Source data:
<<<<
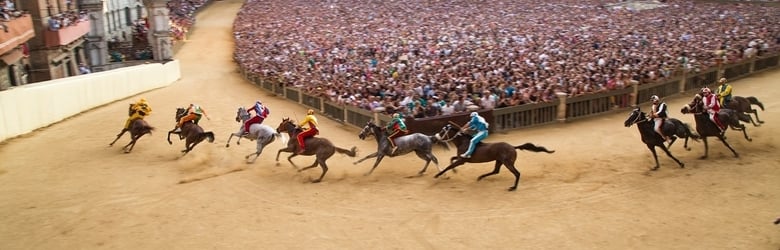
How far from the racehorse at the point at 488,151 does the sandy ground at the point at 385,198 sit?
0.44 meters

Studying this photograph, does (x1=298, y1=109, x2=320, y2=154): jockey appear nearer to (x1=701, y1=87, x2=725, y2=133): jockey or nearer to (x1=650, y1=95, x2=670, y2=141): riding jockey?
(x1=650, y1=95, x2=670, y2=141): riding jockey

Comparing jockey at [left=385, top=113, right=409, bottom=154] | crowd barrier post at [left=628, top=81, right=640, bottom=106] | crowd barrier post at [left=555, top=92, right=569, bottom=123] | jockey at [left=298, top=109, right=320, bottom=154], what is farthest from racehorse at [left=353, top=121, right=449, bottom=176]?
crowd barrier post at [left=628, top=81, right=640, bottom=106]

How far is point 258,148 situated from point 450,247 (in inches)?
251

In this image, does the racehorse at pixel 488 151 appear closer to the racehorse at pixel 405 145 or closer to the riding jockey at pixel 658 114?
the racehorse at pixel 405 145

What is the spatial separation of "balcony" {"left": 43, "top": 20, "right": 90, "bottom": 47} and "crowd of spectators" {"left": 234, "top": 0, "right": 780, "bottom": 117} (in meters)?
7.20

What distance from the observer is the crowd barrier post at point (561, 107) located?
57.6 feet

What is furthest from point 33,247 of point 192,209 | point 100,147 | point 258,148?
point 100,147

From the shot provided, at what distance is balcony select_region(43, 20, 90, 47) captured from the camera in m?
23.2

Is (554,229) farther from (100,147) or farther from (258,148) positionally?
(100,147)

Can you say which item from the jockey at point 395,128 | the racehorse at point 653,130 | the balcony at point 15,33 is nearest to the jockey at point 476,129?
the jockey at point 395,128

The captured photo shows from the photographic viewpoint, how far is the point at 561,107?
693 inches

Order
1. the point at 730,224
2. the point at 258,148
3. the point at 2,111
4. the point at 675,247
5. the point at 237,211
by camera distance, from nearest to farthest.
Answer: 1. the point at 675,247
2. the point at 730,224
3. the point at 237,211
4. the point at 258,148
5. the point at 2,111

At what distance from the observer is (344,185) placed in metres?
12.9

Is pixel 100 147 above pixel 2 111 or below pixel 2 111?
below
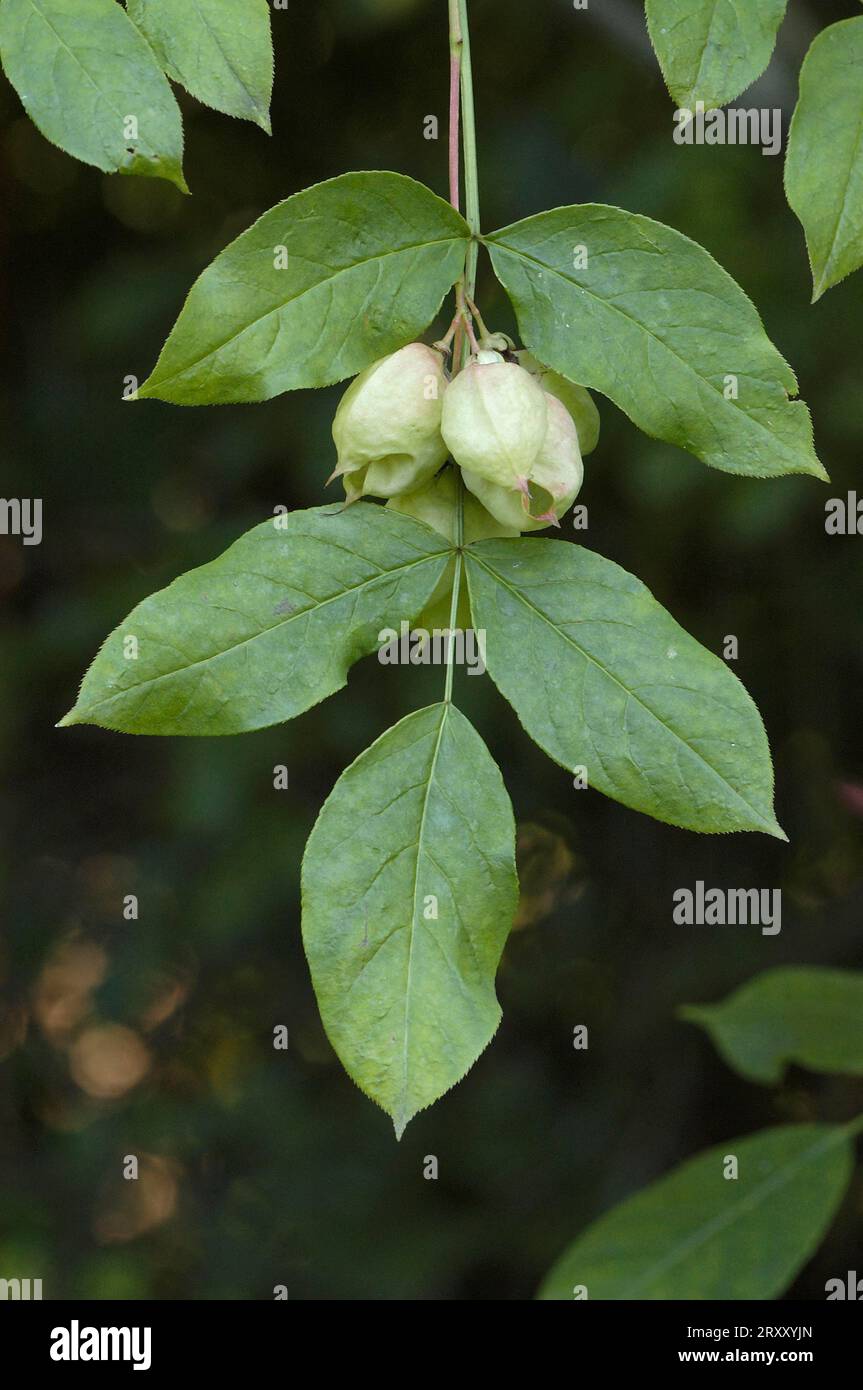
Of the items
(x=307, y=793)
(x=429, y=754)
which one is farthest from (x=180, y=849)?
(x=429, y=754)

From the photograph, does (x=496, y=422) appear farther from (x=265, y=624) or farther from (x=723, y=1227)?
(x=723, y=1227)

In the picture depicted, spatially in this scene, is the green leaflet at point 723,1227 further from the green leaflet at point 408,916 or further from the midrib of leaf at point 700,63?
the midrib of leaf at point 700,63

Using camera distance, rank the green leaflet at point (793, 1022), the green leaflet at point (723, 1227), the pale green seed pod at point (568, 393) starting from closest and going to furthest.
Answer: the pale green seed pod at point (568, 393), the green leaflet at point (723, 1227), the green leaflet at point (793, 1022)

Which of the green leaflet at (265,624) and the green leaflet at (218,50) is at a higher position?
the green leaflet at (218,50)

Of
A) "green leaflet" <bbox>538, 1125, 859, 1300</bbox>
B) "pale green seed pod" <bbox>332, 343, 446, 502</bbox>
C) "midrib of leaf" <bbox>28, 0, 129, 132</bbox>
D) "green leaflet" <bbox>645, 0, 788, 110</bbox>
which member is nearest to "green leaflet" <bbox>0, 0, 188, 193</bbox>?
"midrib of leaf" <bbox>28, 0, 129, 132</bbox>

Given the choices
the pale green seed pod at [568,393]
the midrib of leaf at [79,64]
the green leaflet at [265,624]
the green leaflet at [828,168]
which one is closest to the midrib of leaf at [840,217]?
the green leaflet at [828,168]

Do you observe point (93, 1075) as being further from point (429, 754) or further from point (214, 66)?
point (214, 66)
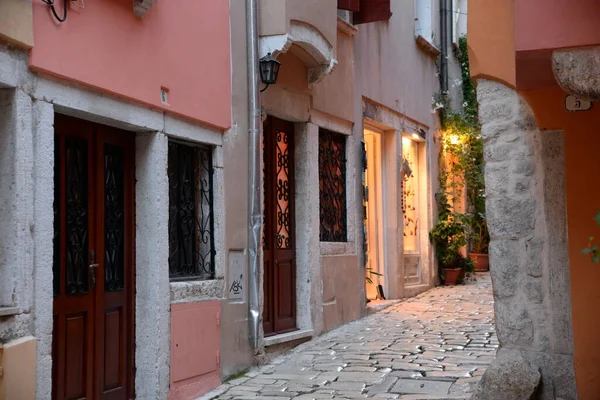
>>>>
Can you convert all of the material above into a numbered list, dropping the blank lines and leaving the pictures out?

1. How far from the racehorse at the point at 488,151 does the sandy ground at the point at 385,198 sit?
2. 0.44 meters
3. Studying this photograph, does (x1=298, y1=109, x2=320, y2=154): jockey appear nearer to (x1=701, y1=87, x2=725, y2=133): jockey or nearer to (x1=650, y1=95, x2=670, y2=141): riding jockey?
4. (x1=650, y1=95, x2=670, y2=141): riding jockey
5. Comparing jockey at [left=385, top=113, right=409, bottom=154] | crowd barrier post at [left=628, top=81, right=640, bottom=106] | crowd barrier post at [left=555, top=92, right=569, bottom=123] | jockey at [left=298, top=109, right=320, bottom=154], what is farthest from racehorse at [left=353, top=121, right=449, bottom=176]?
6. crowd barrier post at [left=628, top=81, right=640, bottom=106]
7. How far is point 258,148 situated from point 450,247 (in inches)?
8. 251
9. In this image, does the racehorse at pixel 488 151 appear closer to the racehorse at pixel 405 145 or closer to the riding jockey at pixel 658 114?
10. the racehorse at pixel 405 145
11. What is the spatial separation of "balcony" {"left": 43, "top": 20, "right": 90, "bottom": 47} and "crowd of spectators" {"left": 234, "top": 0, "right": 780, "bottom": 117} (in meters)?
12. 7.20
13. What distance from the observer is the crowd barrier post at point (561, 107) located?
14. 57.6 feet
15. What is furthest from point 33,247 of point 192,209 | point 100,147 | point 258,148?
16. point 100,147
17. From the shot provided, at what distance is balcony select_region(43, 20, 90, 47) captured from the camera in m?
18. 23.2
19. Is (554,229) farther from (100,147) or farther from (258,148) positionally?
20. (100,147)
21. Can you say which item from the jockey at point 395,128 | the racehorse at point 653,130 | the balcony at point 15,33 is nearest to the jockey at point 476,129?
22. the jockey at point 395,128
23. The captured photo shows from the photographic viewpoint, how far is the point at 561,107?
24. 693 inches
25. Order
26. 1. the point at 730,224
27. 2. the point at 258,148
28. 3. the point at 2,111
29. 4. the point at 675,247
30. 5. the point at 237,211
31. by camera distance, from nearest to farthest.
32. Answer: 1. the point at 675,247
33. 2. the point at 730,224
34. 3. the point at 237,211
35. 4. the point at 258,148
36. 5. the point at 2,111
37. At what distance from the observer is (344,185) placed in metres?
38. 12.9
39. Is pixel 100 147 above pixel 2 111 or below pixel 2 111?
40. below
41. Of the items
42. (x=307, y=793)
43. (x=429, y=754)
44. which one is farthest from (x=180, y=849)?
45. (x=429, y=754)
46. From the photograph, does (x=496, y=422) appear farther from (x=265, y=624) or farther from (x=723, y=1227)?
47. (x=723, y=1227)
48. In the picture depicted, spatially in this scene, is the green leaflet at point 723,1227 further from the green leaflet at point 408,916 or further from the midrib of leaf at point 700,63?
49. the midrib of leaf at point 700,63
50. Using camera distance, rank the green leaflet at point (793, 1022), the green leaflet at point (723, 1227), the pale green seed pod at point (568, 393) starting from closest and going to furthest.
51. Answer: the pale green seed pod at point (568, 393), the green leaflet at point (723, 1227), the green leaflet at point (793, 1022)
52. Which of the green leaflet at (265,624) and the green leaflet at (218,50) is at a higher position?
53. the green leaflet at (218,50)
54. Of
55. A) "green leaflet" <bbox>538, 1125, 859, 1300</bbox>
56. B) "pale green seed pod" <bbox>332, 343, 446, 502</bbox>
57. C) "midrib of leaf" <bbox>28, 0, 129, 132</bbox>
58. D) "green leaflet" <bbox>645, 0, 788, 110</bbox>
59. which member is nearest to "green leaflet" <bbox>0, 0, 188, 193</bbox>?
60. "midrib of leaf" <bbox>28, 0, 129, 132</bbox>
61. Given the choices
62. the pale green seed pod at [568,393]
63. the midrib of leaf at [79,64]
64. the green leaflet at [265,624]
65. the green leaflet at [828,168]
66. which one is closest to the midrib of leaf at [840,217]?
67. the green leaflet at [828,168]
68. Do you observe point (93, 1075) as being further from point (429, 754) or further from point (214, 66)?
69. point (214, 66)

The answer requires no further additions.